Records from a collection
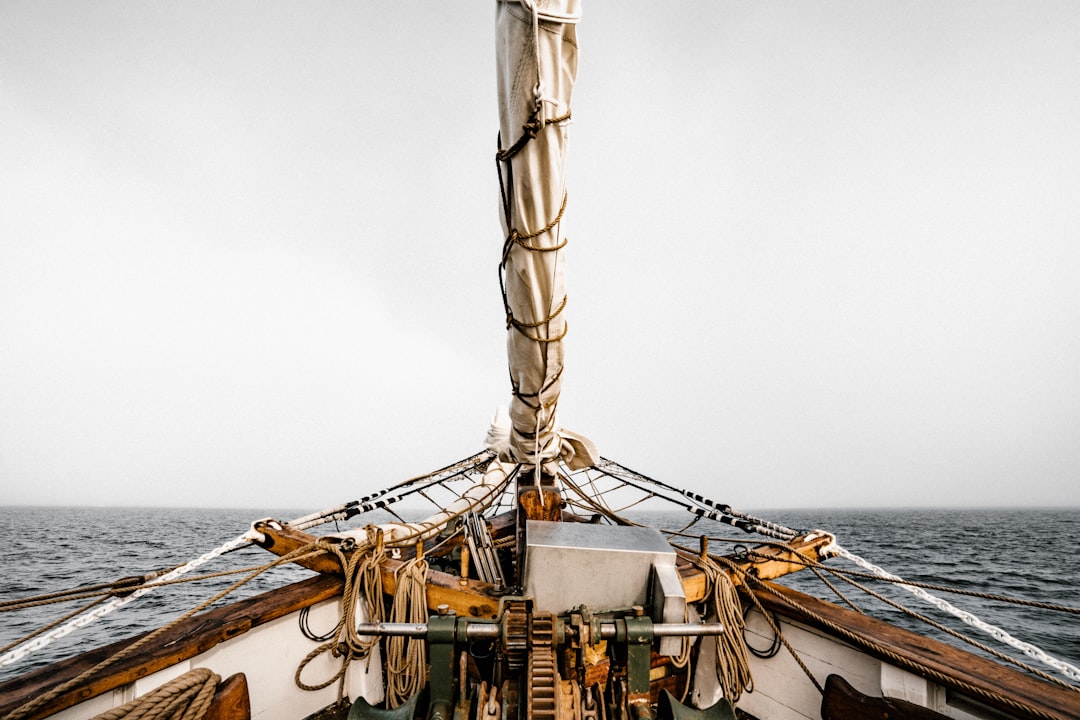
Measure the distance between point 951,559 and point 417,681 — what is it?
1080 inches

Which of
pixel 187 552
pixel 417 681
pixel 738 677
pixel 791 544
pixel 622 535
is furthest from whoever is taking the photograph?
pixel 187 552

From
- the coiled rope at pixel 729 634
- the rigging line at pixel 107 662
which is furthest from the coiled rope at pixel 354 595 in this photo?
the coiled rope at pixel 729 634

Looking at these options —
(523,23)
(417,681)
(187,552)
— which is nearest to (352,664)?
(417,681)

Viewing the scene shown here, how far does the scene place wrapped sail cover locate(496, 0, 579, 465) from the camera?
7.89 feet

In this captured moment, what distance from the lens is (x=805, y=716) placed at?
10.6 feet

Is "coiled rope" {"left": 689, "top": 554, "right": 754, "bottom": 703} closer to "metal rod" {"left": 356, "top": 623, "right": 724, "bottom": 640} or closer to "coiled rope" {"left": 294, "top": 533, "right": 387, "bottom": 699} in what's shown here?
"metal rod" {"left": 356, "top": 623, "right": 724, "bottom": 640}

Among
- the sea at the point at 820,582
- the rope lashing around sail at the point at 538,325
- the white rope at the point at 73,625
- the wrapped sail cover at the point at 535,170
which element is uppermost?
the wrapped sail cover at the point at 535,170

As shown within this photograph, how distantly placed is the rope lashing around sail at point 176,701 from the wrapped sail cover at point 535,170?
Result: 2584mm

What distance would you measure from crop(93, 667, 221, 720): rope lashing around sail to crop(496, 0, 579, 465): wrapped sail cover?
102 inches

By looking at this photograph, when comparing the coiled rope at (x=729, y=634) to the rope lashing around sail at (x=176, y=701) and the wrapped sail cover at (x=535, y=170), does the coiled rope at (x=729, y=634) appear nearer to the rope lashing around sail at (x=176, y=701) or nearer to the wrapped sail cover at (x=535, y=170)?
the wrapped sail cover at (x=535, y=170)

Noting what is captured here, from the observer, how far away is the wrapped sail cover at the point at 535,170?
94.7 inches

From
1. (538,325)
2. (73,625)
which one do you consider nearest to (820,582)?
(538,325)

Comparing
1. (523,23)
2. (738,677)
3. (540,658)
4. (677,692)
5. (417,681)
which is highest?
(523,23)

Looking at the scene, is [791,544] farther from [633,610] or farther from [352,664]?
[352,664]
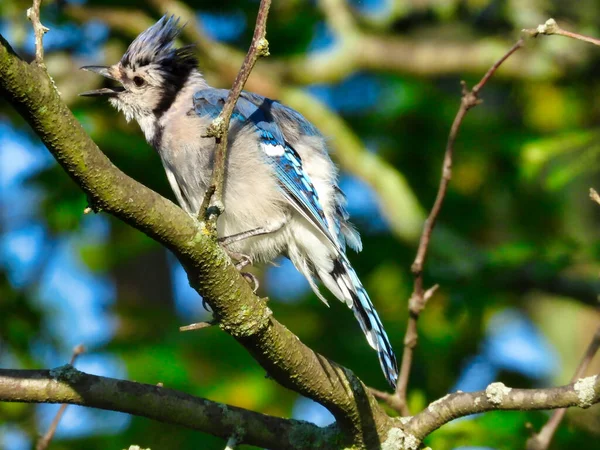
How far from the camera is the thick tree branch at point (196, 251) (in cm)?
222

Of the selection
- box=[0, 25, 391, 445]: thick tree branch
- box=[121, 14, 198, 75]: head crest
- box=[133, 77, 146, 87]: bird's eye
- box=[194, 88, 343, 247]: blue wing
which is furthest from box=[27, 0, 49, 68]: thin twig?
box=[133, 77, 146, 87]: bird's eye

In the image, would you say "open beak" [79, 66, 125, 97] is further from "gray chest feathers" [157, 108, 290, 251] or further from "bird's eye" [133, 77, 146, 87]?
"gray chest feathers" [157, 108, 290, 251]

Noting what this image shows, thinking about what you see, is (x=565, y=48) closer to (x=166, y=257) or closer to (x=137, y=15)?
(x=137, y=15)

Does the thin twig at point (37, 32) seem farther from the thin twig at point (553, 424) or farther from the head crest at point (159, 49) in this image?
the thin twig at point (553, 424)

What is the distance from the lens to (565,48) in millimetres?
6586

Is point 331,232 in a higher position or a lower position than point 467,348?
lower

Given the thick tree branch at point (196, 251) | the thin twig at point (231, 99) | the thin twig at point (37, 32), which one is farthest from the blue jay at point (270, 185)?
the thin twig at point (37, 32)

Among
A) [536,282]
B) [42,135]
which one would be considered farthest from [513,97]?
[42,135]

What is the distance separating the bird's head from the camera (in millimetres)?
4715

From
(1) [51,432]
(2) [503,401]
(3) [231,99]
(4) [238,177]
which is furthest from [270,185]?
(2) [503,401]

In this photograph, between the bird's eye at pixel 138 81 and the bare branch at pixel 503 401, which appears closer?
the bare branch at pixel 503 401

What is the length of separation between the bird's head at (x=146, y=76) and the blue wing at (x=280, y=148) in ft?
1.08

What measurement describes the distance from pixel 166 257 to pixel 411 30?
2.85m

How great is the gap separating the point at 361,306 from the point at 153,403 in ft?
4.55
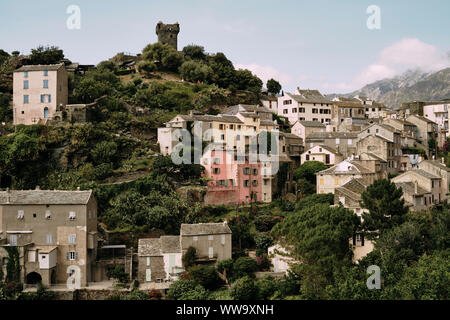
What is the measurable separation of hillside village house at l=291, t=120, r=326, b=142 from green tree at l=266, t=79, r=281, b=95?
73.3 ft

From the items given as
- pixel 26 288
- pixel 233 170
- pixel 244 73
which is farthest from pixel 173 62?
pixel 26 288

YOUR GOAL: Extract every line of the material above unchanged, omitting the pictures.

RESULT BELOW:
Measure the distance between point 951,559 and point 417,681 — what is it?
1080 inches

Which of
pixel 187 552
pixel 417 681
pixel 738 677
pixel 791 544
pixel 622 535
is furthest from whoever is taking the photograph?
pixel 187 552

From
- the coiled rope at pixel 729 634
- the rigging line at pixel 107 662
which is furthest from the coiled rope at pixel 354 595 in this photo?
the coiled rope at pixel 729 634

Looking at these options —
(523,23)
(417,681)
(187,552)
— which is nearest to (352,664)?
(417,681)

Viewing the scene shown here, how far does the scene place wrapped sail cover locate(496, 0, 579, 465) from the camera?
7.89 feet

In this captured moment, what distance from the lens is (x=805, y=716) placed at?
10.6 feet

Is "coiled rope" {"left": 689, "top": 554, "right": 754, "bottom": 703} closer to "metal rod" {"left": 356, "top": 623, "right": 724, "bottom": 640} or closer to "coiled rope" {"left": 294, "top": 533, "right": 387, "bottom": 699} in what's shown here?
"metal rod" {"left": 356, "top": 623, "right": 724, "bottom": 640}

Among
- the sea at the point at 820,582
- the rope lashing around sail at the point at 538,325
- the white rope at the point at 73,625
- the wrapped sail cover at the point at 535,170
which element is uppermost?
the wrapped sail cover at the point at 535,170

As shown within this photograph, how distantly placed is the rope lashing around sail at point 176,701 from the wrapped sail cover at point 535,170?
Result: 2584mm

What distance would you measure from crop(93, 667, 221, 720): rope lashing around sail to crop(496, 0, 579, 465): wrapped sail cover?
102 inches

By looking at this photograph, when comparing the coiled rope at (x=729, y=634) to the rope lashing around sail at (x=176, y=701) and the wrapped sail cover at (x=535, y=170), does the coiled rope at (x=729, y=634) appear nearer to the rope lashing around sail at (x=176, y=701) or nearer to the wrapped sail cover at (x=535, y=170)?
the wrapped sail cover at (x=535, y=170)

Noting what is captured here, from the observer, how far away is the wrapped sail cover at the point at 535,170?
94.7 inches

From
1. (538,325)
2. (73,625)
which one do you consider nearest to (820,582)?
(538,325)

Comparing
1. (523,23)
2. (738,677)
3. (540,658)
4. (677,692)
5. (417,681)
which is highest?
(523,23)

Looking at the scene, is [791,544] farther from [633,610] or farther from [352,664]?
[352,664]
How far from the camera is the thick tree branch at point (196, 251) (in cm)?
222

Of the selection
- box=[0, 25, 391, 445]: thick tree branch
- box=[121, 14, 198, 75]: head crest
- box=[133, 77, 146, 87]: bird's eye
- box=[194, 88, 343, 247]: blue wing
which is furthest from box=[27, 0, 49, 68]: thin twig?
box=[133, 77, 146, 87]: bird's eye

In the image, would you say "open beak" [79, 66, 125, 97] is further from "gray chest feathers" [157, 108, 290, 251] or further from "bird's eye" [133, 77, 146, 87]?
"gray chest feathers" [157, 108, 290, 251]

Noting what this image shows, thinking about what you see, is (x=565, y=48) closer to (x=166, y=257) or closer to (x=137, y=15)?
(x=137, y=15)

Does the thin twig at point (37, 32) seem farther from the thin twig at point (553, 424) or farther from the head crest at point (159, 49) in this image?
the thin twig at point (553, 424)

What is the distance from the lens to (565,48) in millimetres?
6586

Is point 331,232 in a higher position or a lower position than point 467,348?
lower

Given the thick tree branch at point (196, 251) | the thin twig at point (231, 99) | the thin twig at point (37, 32), which one is farthest from the blue jay at point (270, 185)?
the thin twig at point (37, 32)

Among
A) [536,282]
B) [42,135]
which one would be considered farthest from [513,97]?
[42,135]

What is the distance separating the bird's head from the camera (in millimetres)?
4715

From
(1) [51,432]
(2) [503,401]
(3) [231,99]
(4) [238,177]
which is furthest from [270,185]?
(2) [503,401]

In this photograph, between the bird's eye at pixel 138 81 and the bare branch at pixel 503 401, which appears closer?
the bare branch at pixel 503 401

What is the length of separation between the bird's head at (x=146, y=76) and the blue wing at (x=280, y=148) in ft?
1.08

What measurement describes the distance from pixel 166 257 to pixel 411 30?
2.85m

How great is the gap separating the point at 361,306 from the point at 153,403 in ft?
4.55
What is the measurable separation of hillside village house at l=291, t=120, r=326, b=142 from green tree at l=266, t=79, r=281, b=95?
73.3 ft

From the items given as
- pixel 26 288
- pixel 233 170
- pixel 244 73
which is farthest from pixel 173 62?
pixel 26 288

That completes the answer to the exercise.